Les banques centrales doivent naviguer à vue

Ces dernières semaines, les observateurs des marchés n’ont pas manqué de sujets à se mettre sous la dent. Et cette semaine encore, l’on remet le couvert. Les données économiques ont récemment perdu de leur influence sur la fonction de réaction des marchés, car dans un monde où les événements se succèdent à un rythme effréné, elles sont vite dépassées. Dans ce cas, lorsque les bourses réagissent, cela en dit en fait plus long sur l’humeur du moment que sur les données en soi. Tout en gardant cela à l’esprit, nous nous pencherons notamment sur les ventes de détail américaines (tout à l’heure) et les indicateurs de confiance régionaux (tout au long de la semaine). En Europe, l’indicateur du sentiment allemand (ZEW: mercredi) devrait illustrer l’amélioration rapide du climat de confiance vis-à-vis de l’économie européenne.
Plus encore que les données, la géopolitique donne le ton aux marchés. Il n’en sera pas autrement cette semaine. Mardi, le président américain Trump et son homologue russe Poutine discuteront d’une trêve en Ukraine. Demain aussi, le parlement allemand (démissionnaire) est prêt à donner son feu vert à l’assouplissement du frein constitutionnel à l’endettement, ce qui permettra au prochain gouvernement de consentir des investissements importants dans la défense et les infrastructures. Enfin, la dynamique se poursuivra au sommet européen jeudi et vendredi. Les marchés ont reçu le signal du tournant fiscal européen et y réagissent par de fortes hausses de taux et une remontée de l’euro. Malgré toutes les incertitudes (notamment concernant l’impact des tarifs douaniers), nous ne nous attendons pas à des corrections majeures de la monnaie unique ou des taux dans l’UEM.

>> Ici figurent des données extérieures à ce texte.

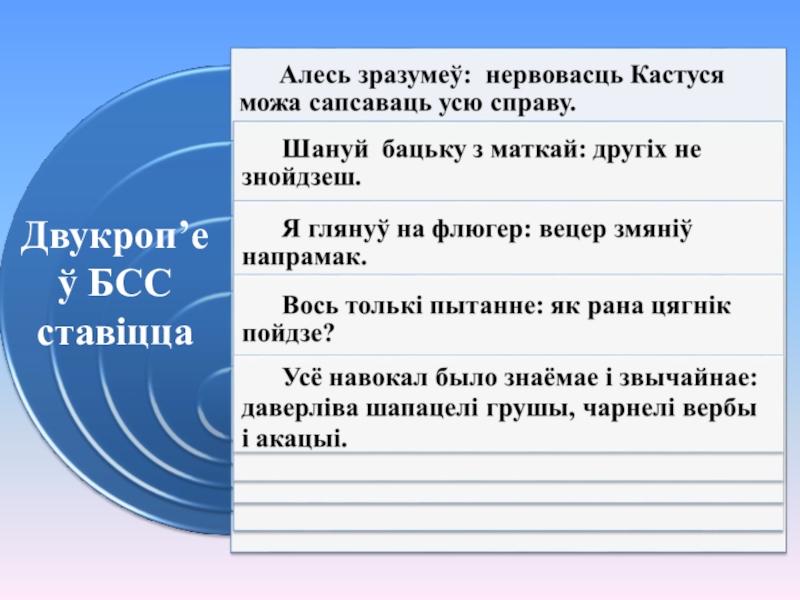 Двукроп’е ў БСС ставіцца

Алесь зразумеў: нервовасць Кастуся можа сапсаваць усю справу.

Шануй бацьку з маткай: другіх не знойдзеш.

Я глянуў на флюгер: вецер змяніў напрамак.

Вось толькі пытанне: як рана цягнік пойдзе?

Усё навокал было знаёмае і звычайнае: даверліва шапацелі грушы, чарнелі вербы і акацыі.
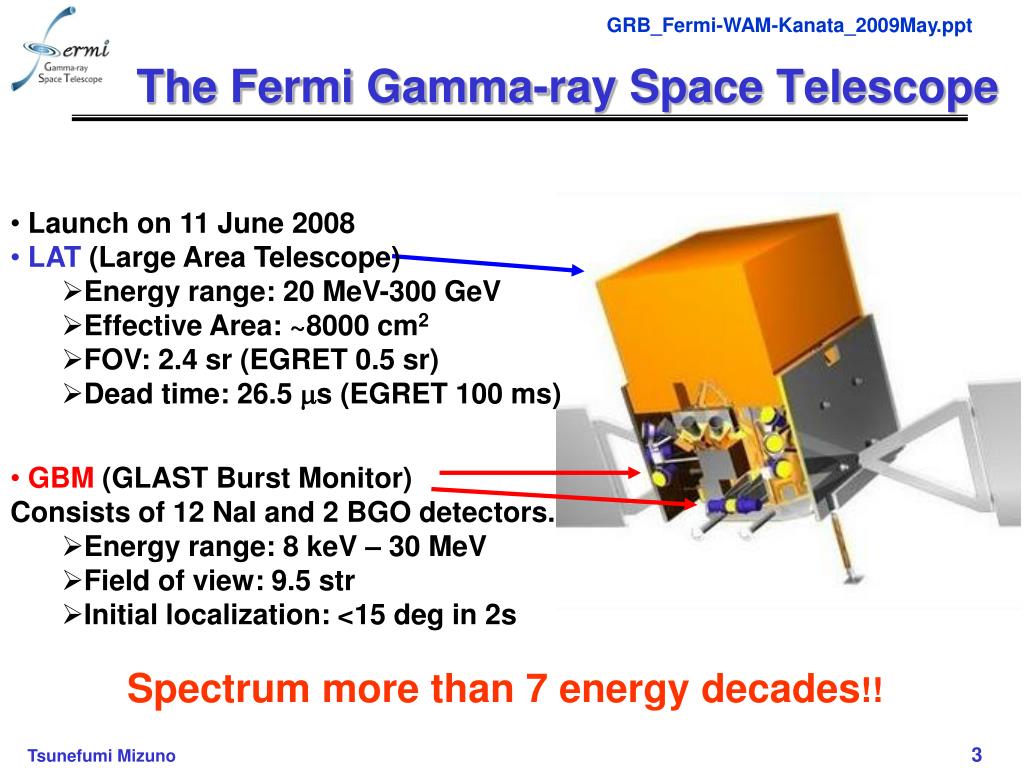 Fermi
Gamma-ray
Space Telescope

GRB_Fermi-WAM-Kanata_2009May.ppt

The Fermi Gamma-ray Space Telescope

• Launch on 11 June 2008
• LAT (Large Area Telescope)
➢Energy range: 20 MeV-300 GeV
➢Effective Area: ~8000 cm$^2$
➢FOV: 2.4 sr (EGRET 0.5 sr)
➢Dead time: 26.5 $\mu$s (EGRET 100 ms)

• GBM (GLAST Burst Monitor)
Consists of 12 NaI and 2 BGO detectors.
➢Energy range: 8 keV – 30 MeV
➢Field of view: 9.5 str
➢Initial localization: <15 deg in 2s

Spectrum more than 7 energy decades!!

Tsunefumi Mizuno

3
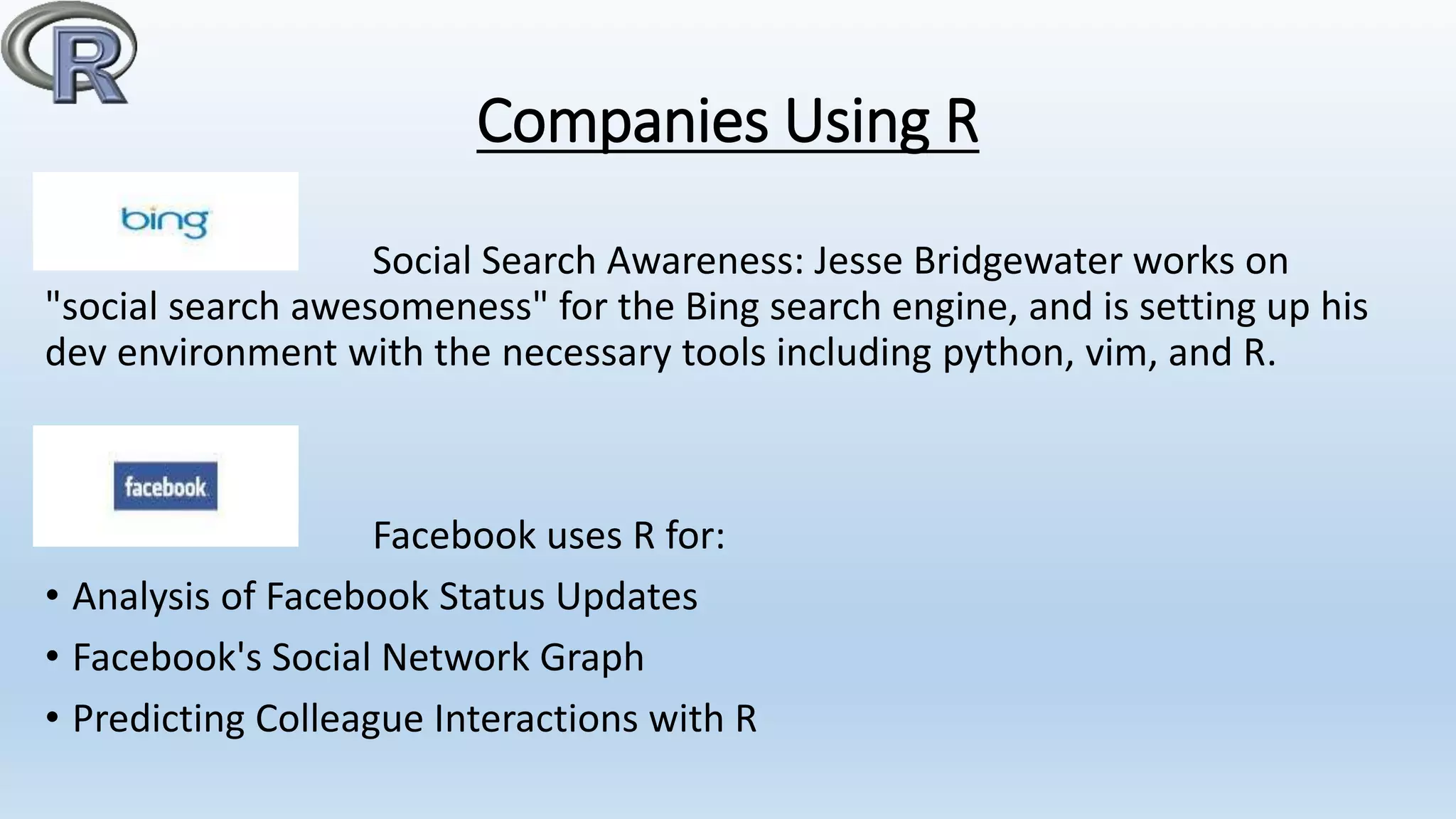 R

Companies Using R

bing

Social Search Awareness: Jesse Bridgewater works on "social search awesomeness" for the Bing search engine, and is setting up his dev environment with the necessary tools including python, vim, and R.

facebook

Facebook uses R for:

• Analysis of Facebook Status Updates
• Facebook's Social Network Graph
• Predicting Colleague Interactions with R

Par ailleurs, de nombreuses banques centrales s’apprêtent à (ré)évaluer leur politique: la Fed, la Banque du Japon et la Banco do Brazil mercredi, puis la Riksbank suédoise, la Banque nationale suisse (BNS) et la Bank of England jeudi. La politique monétaire aura rarement été aussi peu cohérente ou synchronisée. À visibilité réduite, tout le monde navigue à vue et c’est chacun pour soi.
Jusqu’à nouvel ordre, la Fed reste un phare dans l’obscurité pour les marchés mondiaux, bien qu’en ce moment, Powell et les siens aient du mal à s’orienter. Normalement, la réunion de mars de la Fed est d’autant plus importante qu’elle y publie de nouvelles perspectives économiques, ainsi que les prévisions de taux des gouverneurs individuels (les “dots”). Mais l’impact de la politique de Trump sur la croissance et l’inflation manque encore de netteté. Le moment est-il déjà venu d’apaiser les craintes liées à la croissance? Il est permis d’en douter. Les données récentes n’offrent pas de perspective claire, l’activité économique et le marché du travail se portant bien jusqu’à nouvel ordre. Quant aux indicateurs de confiance prévisionnels, ils ont souvent fait état d’incertitudes par rapport à la croissance doublées d’anticipations inflationnistes plus élevées, une combinaison difficile pour la Fed. Dans ce contexte, jouer la montre paraît l’option la plus logique et la plus sûre, avec des dots plutôt inchangés.
Du côté des “petites” banques centrales européennes, le renforcement de la couronne encouragera la Riksbank à poursuivre le dénouement du cycle d’assouplissement. La Banque nationale suisse aussi aura plus de marge de manœuvre, même si elle est due à une légère dépréciation du franc dans le sillage du positionnement reflationniste européen. Après un nouvel abaissement à 0,25%, la SNB peut se permettre d’attendre. De son côté, la Banque d’Angleterre continue à louvoyer entre une inflation trop élevée, une croissance qui ne décolle pas et un gouvernement de plus en plus limité par la hausse des charges d’intérêt et la faiblesse des revenus. Aucune annonce n’est attendue cette semaine, mais Bailey et ses collègues guetteront probablement l’occasion de soutenir la croissance plus tard dans l’année.
Consolidation du taux américain à 2 ans. Il est probablement trop tôt pour un signal clair de la Fed.